I spent some time recently with member businesses at WEConnect Europe talking about high growth. Even trying to define a high growth business is problematic since there are so many definitions and criteria used. The OECD www.oecd.org consensus is that businesses which achieve annual growth rates in turnover or number of employees of over 20% for three consecutive years should be considered high growth, but for us and our experience in supporting high growth busiesses it is about high ambition and being prepared to take the next step.
Typically, support for high growth businesses focuses on business performance. It is around defining a clear shared vision for the future, developing strong leadership, building operational capacity and capability, and implementing robust control and monitoring processes. It is also about helping businesses overcome growing pains in order to grow up; if that sounds like a child breaking into their teens or a teenager breaking into adulthood, there are similarities. High growth is fundamentally about accelerated change and there are many academic models based on stages of growth, each stage being associated with specific challenges.

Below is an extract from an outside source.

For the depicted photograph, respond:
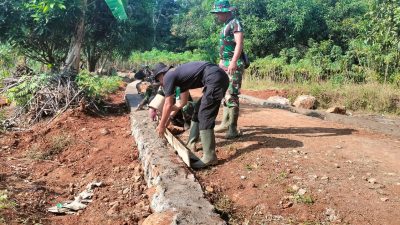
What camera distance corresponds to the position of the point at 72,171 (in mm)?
4617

Which brings me to the idea of “appetite for change”. Businesses work against a backdrop of constantly changing markets, customer expectations, technology, skills requirements and regulation. They have to be fairly adept at change simply to be in the game. For high growth businesses, that ability and capacity for change has to be increased and managed in a way that can deliver sustainable, long-term performance. I have dealt in the past with a charity which chose to close, rather than face the changes needed to survive as a result of the withdrawal of government funding. That experience taught me an early and very powerful lesson about an organisation’s appetite for change, as well as its ability to change.